What Is the Old-Age and Survivors Insurance (OASI) Trust Fund?
The Old-Age and Survivors Insurance Trust Fund (OASI) is a U.S. Treasury account that is used to deposit tax receipts that fund Social Security benefits paid to retired workers, their surviving spouses, and eligible children. In other words, the OASI is the long name of Social Security. The fund is managed by the Social Security Administration (SSA), which holds the authority to distribute OASI Trust Fund benefits to eligible parties.
- The Old-Age and Survivors Insurance (OASI) Trust Fund is a Treasury account used to pay out Social Security benefits.
- The fund holds deposits from the Federal Insurance Contributions Act (FICA) and the Self-Employment Contributions Act (SECA) taxes.
- The fund held $2.78 trillion as of 2018.
How the OASI Trust Fund Works
Taxes received under the Federal Insurance Contributions Act (FICA) and the Self-Employment Contributions Act (SECA) are deposited daily into the OASI Trust Fund. The SSA invests these funds, held in trust, and other resources that are not required for current expenses into interest-bearing federal securities. The interest earned is, in turn, deposited into the fund.
The fund's Board of Trustees consists of six members, two of whom are appointed by the president and confirmed by the Senate. The remaining four positions are held by four Cabinet-level officials. These are the secretary of the Treasury, the secretary of the Department of Labor, the secretary of Health and Human Services, and the Social Security commissioner.
The Old-Age and Survivors Insurance Trust Fund, created Jan.1, 1940, was an outgrowth of the Social Security Act amendments of 1939. At the end of 2018, the reserve amount in the OASI Trust Fund was $2.78 trillion.

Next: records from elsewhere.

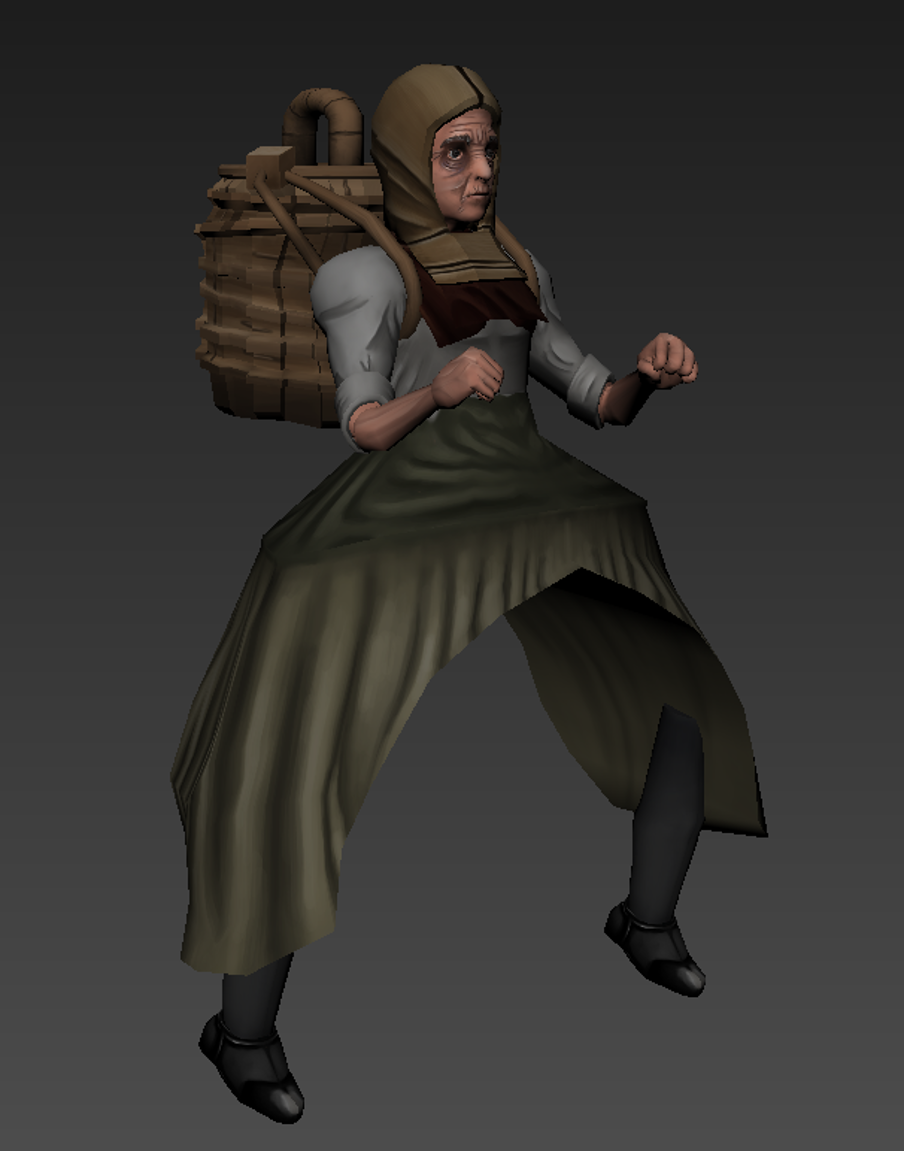 Fisherwoman Tex1 Aonee
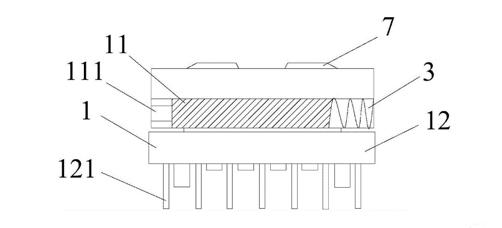 如何在反激式电源中开展应用与设计?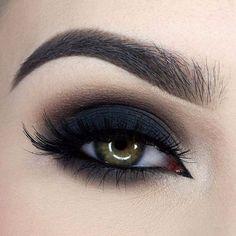 Красивые идеи вечернего макияжа глаз! 1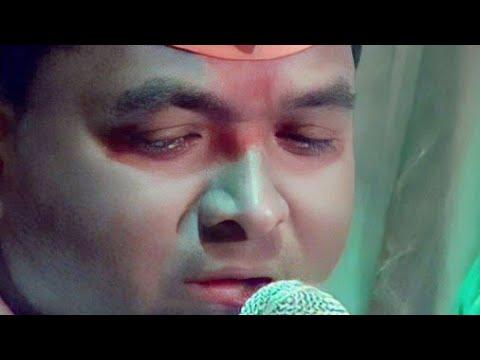 044 Good  Bhimgeet साजरी भीम  जयंती करू by Yavatmal Mandal at Sahur Bhajan spardha Dec 2017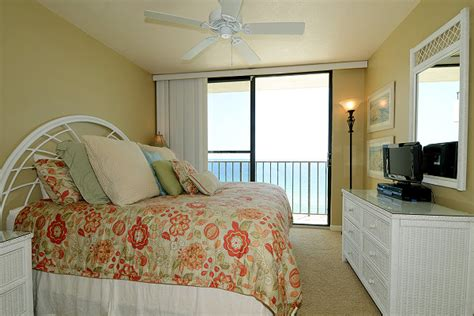 unit 1505 seagrove fl rentals one seagrove place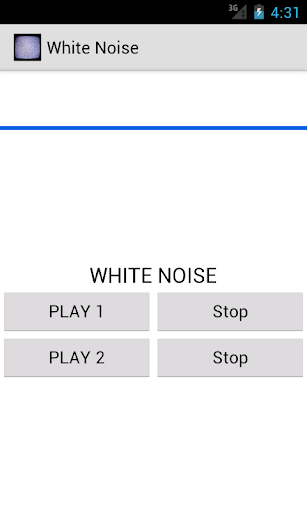 White Noise Tv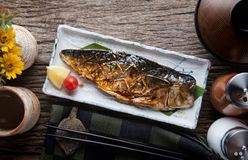 Saba mackerel fish grill with teriyaki sauce. Saba yaki or mackerel fish grill with teriyaki sauce in Japanese style royalty free stock photography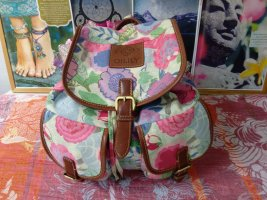 Oilily Trekking Backpack multicolored cotton
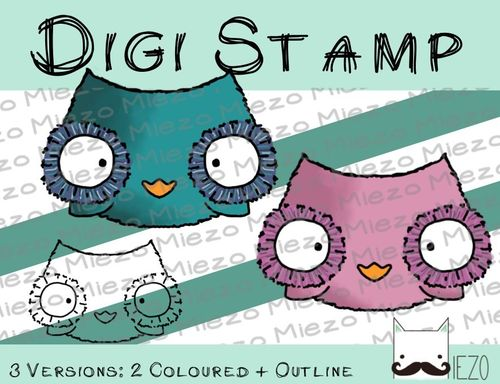 Digitaler Stempel, Digi Stamp Eule, 3 Versionen: Outlines, 2 in Farbe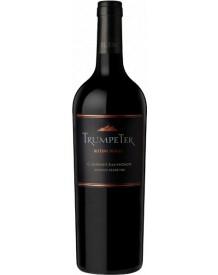 vino-trumpeter-cabernet-sauvignon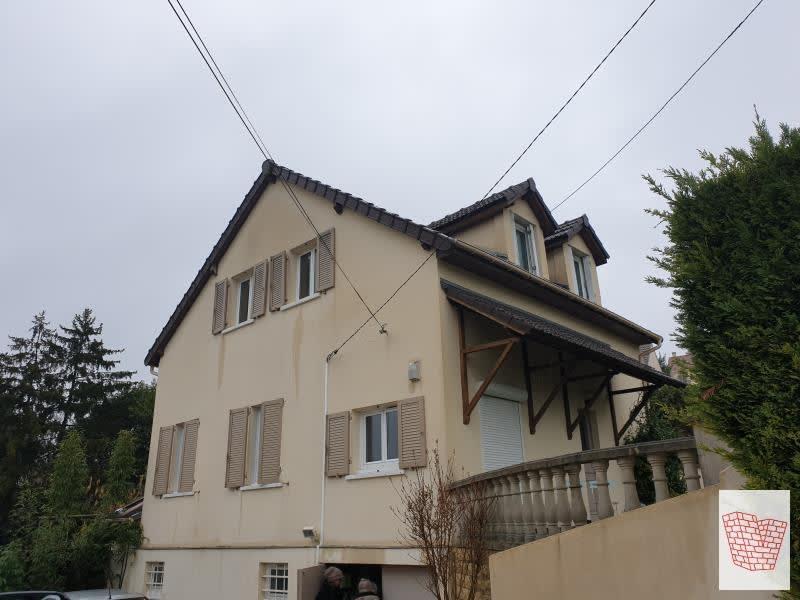 Sale house / villa Argenteuil 368500€ - Picture 8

The fund generated $831 billion in income that year while spending $853 billion in expenses, for a net loss of $22.4 billion. The fund is invested at all times, but must be invested in assets that are guaranteed by the Federal government. The trust fund’s assets earned an effective interest rate of nearly 3% for 2017. The OASI Trust Fund redeems or sells securities to make benefit payments or to pay other expenses.

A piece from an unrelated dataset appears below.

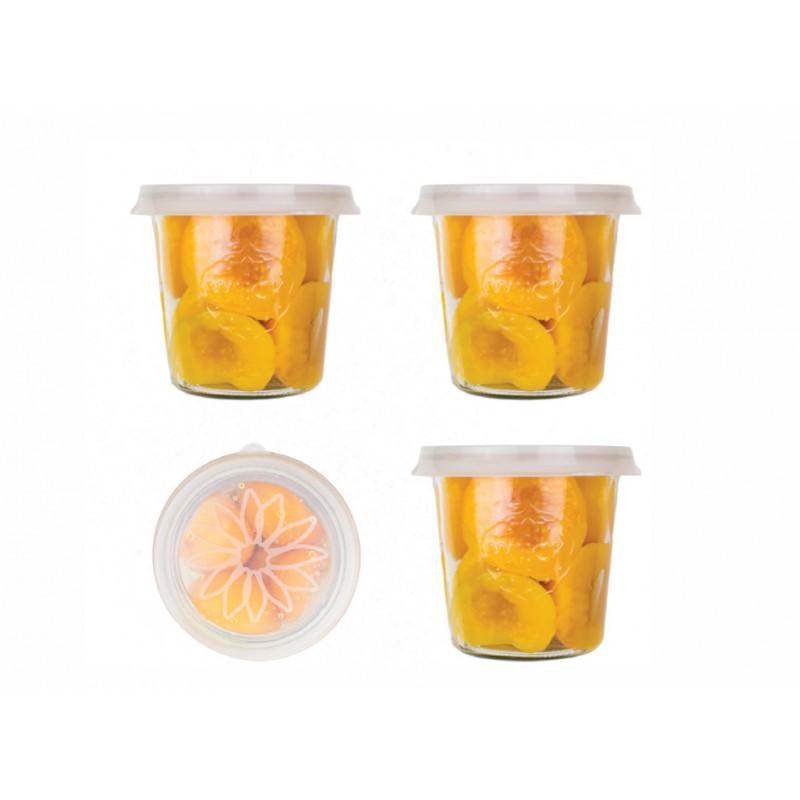 Silicone Blossom eCAP Storage, diameter 100 mm - transparent white color for jars WECK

The funds of the OASI Trust Fund are held in a separate account at the Treasury. The fund has automatic spending authority when it comes to paying monthly benefits; that is, the fund doesn’t need to make special requests to Congress to pay benefits. The OASI Trust Fund has been an important tool for supporting citizens, with a large part of the government’s expenditures being either Medicare or Social Security.

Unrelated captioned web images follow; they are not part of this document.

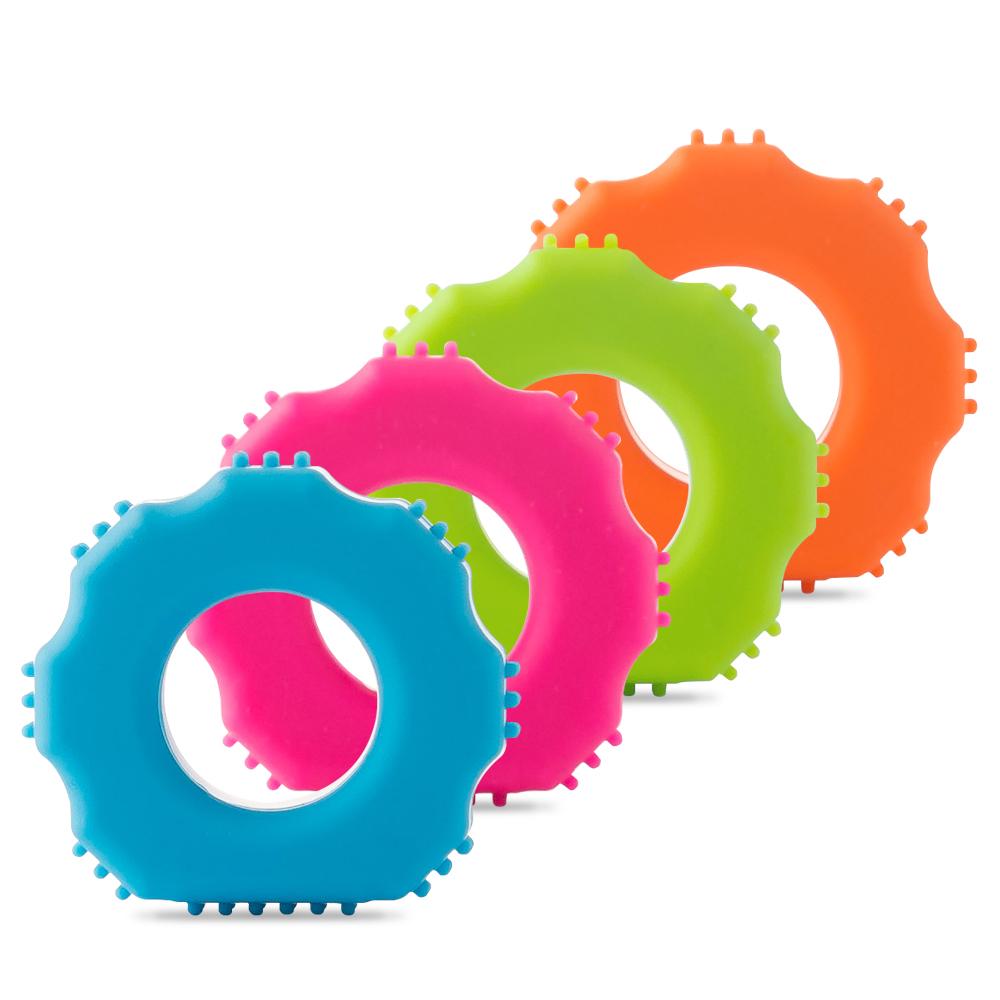 플라이토 실리콘 지압 악력기 4p, 블루, 핑크, 그린, 오렌지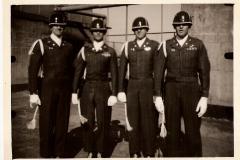 Honor Guard members photo 5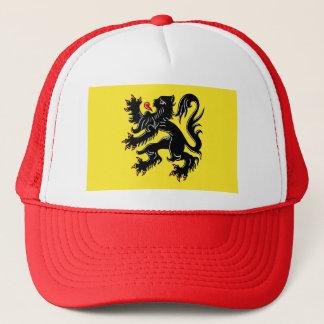 Vlaams Flanders Cap - België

Limitations of the OASI Trust Fund
The biggest drawback of the OASI Trust Fund is that it will eventually run out of money, based on comments from the Social Security Administration’s trustees. The fund is expected to run out of money by 2035. Now, even if this happens, it’s believed that Congress will still pay Social Security benefits at a reduced amount. Congress is expected to continue paying payroll taxes the government receives as Social Security benefits.